Поцелуй камеры
Погожим днем 1862 года, ровно 150 лет назад, в недавно открывшееся на бульваре Капуцинок, 35 большое фотографическое ателье Гаспара-Феликса Турнашона зашла молодая женщина. 18-летней красавице, недавно закончившей Национальную консерваторию музыки и драматического искусства и дебютировавшей в расиновской «Ифигении» в Комеди Франсэз нужны были визитные фотокарточки. Ее звали Сара Бернар, его псевдоним - «Надар».
У колонны
В сущности, эти первые кадры не были выдающимися. Они даже не были особенно примечательными.
Боковой свет, стандартная поза, скованность в членах. Прическа с собранными назад курчавыми волосами, с выпущенным «хвостом» выглядит дешево и как-то чрезмерно сдержанно. Донельзя избитый прием фотографов из ателье: девушка, чья фигура неловко задрапирована в нечто с ниспадающими складками, опирается на чудовищного вида колонну из папье-маше, как и многие другие клиенты, заказывавшие Надару свои визитки в конце1850-60 гг. Эта колонна должна бы символизировать классическую строгость античного стиля, но больше была похожа на жестяной бачок для мусора. Руки худенькие – их можно было бы прикрыть, но они вопиюще обнажены.
За эти узкие локотки над юной актрисой много смеялись, и она даже ввела потом в моду, а точнее, вернула в нее, длинные «мушкетерские» перчатки. Последние натягивались выше локтя и получили гордое имя «Сара Бернар». Но пока до славы довольно далеко. Эти первые снимки так же невнятны, как и ее дебют в Комеди Франсэз, который, по словам биографа, тоже актрисы Бернар Корнелии Отис Скиннер, «не был сенсационным; он не был даже просто хорошим». Исключение – глаза. Взгляд смелый, гордый и прямой.

** Исходные данные **
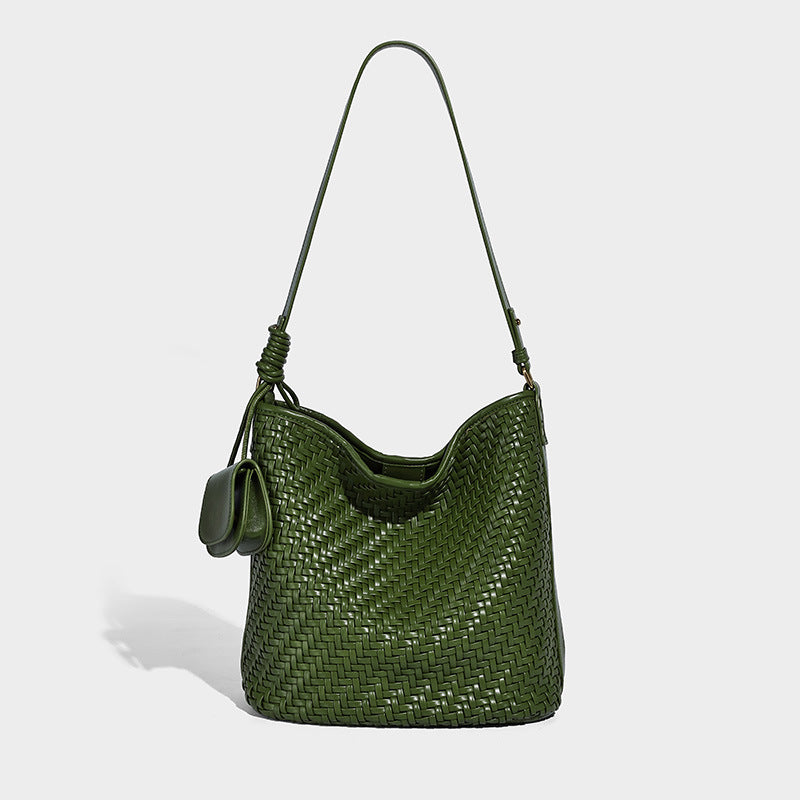 Woven leather-look bucket bag with basket-weave texture, attached mini pouch, and adjustable shoulder strap, detail view 9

** Порядок работы **
Перепишите фрагмент текста о Саре Бернар от слов «За эти узкие» до слов «гордый и прямой.» включительно, заменив «перчатки» на «митенки». Перечень никак не связан с текстом о Саре Бернар.

** Ответ **
За эти узкие локотки над юной актрисой много смеялись, и она даже ввела потом в моду, а точнее, вернула в нее, длинные «мушкетерские» митенки. Последние натягивались выше локтя и получили гордое имя «Сара Бернар». Но пока до славы довольно далеко. Эти первые снимки так же невнятны, как и ее дебют в Комеди Франсэз, который, по словам биографа, тоже актрисы Бернар Корнелии Отис Скиннер, «не был сенсационным; он не был даже просто хорошим». Исключение – глаза. Взгляд смелый, гордый и прямой.